= Description of the task =
Among the entries below, find how many lines carry the word "California" and state only that figure.

+-------+

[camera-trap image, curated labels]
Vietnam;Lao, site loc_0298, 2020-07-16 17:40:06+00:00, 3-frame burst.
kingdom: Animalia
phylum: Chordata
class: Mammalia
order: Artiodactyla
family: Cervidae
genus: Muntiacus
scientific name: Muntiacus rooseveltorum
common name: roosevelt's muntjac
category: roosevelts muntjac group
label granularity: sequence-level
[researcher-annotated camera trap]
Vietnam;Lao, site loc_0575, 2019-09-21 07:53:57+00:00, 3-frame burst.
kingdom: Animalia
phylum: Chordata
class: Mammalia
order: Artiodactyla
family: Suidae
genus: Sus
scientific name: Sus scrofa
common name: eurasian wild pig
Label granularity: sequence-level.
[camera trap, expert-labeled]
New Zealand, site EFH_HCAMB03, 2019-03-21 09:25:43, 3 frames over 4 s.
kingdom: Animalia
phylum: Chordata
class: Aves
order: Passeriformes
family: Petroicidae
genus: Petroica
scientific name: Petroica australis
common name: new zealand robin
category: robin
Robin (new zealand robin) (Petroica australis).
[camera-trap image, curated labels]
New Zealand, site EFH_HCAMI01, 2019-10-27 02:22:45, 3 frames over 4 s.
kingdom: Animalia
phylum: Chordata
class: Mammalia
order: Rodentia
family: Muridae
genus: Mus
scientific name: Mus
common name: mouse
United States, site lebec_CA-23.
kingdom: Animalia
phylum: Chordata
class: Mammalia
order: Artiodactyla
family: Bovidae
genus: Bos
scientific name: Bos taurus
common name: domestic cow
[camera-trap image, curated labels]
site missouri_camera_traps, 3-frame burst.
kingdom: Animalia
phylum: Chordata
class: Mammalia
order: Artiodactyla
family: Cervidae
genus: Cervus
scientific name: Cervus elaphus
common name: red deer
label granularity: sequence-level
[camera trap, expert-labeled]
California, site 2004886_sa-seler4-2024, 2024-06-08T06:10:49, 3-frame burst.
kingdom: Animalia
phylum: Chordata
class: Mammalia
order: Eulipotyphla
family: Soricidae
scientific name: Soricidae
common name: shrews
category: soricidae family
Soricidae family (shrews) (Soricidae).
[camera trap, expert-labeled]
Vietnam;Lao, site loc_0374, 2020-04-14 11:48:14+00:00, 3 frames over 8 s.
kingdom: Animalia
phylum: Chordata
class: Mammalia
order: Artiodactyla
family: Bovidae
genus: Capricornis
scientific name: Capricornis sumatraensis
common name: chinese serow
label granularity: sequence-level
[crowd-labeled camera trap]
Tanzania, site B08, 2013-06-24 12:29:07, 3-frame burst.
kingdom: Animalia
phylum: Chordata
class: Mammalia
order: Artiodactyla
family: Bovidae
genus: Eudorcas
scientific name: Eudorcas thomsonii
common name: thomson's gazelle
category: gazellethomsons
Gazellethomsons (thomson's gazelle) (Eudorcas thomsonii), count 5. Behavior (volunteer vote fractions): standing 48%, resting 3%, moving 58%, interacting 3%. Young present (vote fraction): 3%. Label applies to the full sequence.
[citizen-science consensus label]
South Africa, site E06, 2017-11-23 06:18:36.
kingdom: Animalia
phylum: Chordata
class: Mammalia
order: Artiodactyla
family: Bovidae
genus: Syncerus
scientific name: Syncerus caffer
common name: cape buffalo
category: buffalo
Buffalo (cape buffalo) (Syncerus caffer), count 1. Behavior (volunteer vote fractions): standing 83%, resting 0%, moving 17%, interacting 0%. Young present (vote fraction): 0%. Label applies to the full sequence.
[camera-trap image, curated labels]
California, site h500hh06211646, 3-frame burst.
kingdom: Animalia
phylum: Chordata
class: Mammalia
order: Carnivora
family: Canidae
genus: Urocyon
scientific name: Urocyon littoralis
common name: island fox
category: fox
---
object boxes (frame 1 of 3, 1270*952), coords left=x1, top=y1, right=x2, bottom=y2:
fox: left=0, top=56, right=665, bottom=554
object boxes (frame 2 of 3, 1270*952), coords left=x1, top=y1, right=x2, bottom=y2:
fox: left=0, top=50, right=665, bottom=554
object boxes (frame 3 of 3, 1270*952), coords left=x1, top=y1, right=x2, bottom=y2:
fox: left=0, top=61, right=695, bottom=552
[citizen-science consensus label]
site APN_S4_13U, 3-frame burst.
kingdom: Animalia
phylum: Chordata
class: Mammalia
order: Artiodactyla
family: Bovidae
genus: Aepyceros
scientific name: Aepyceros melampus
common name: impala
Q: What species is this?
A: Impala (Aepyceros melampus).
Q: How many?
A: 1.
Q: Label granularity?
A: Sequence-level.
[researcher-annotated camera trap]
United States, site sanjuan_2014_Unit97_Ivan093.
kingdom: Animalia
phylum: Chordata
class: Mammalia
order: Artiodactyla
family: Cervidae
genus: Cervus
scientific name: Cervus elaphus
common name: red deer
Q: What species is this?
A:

+-------+

= Result of this task =
2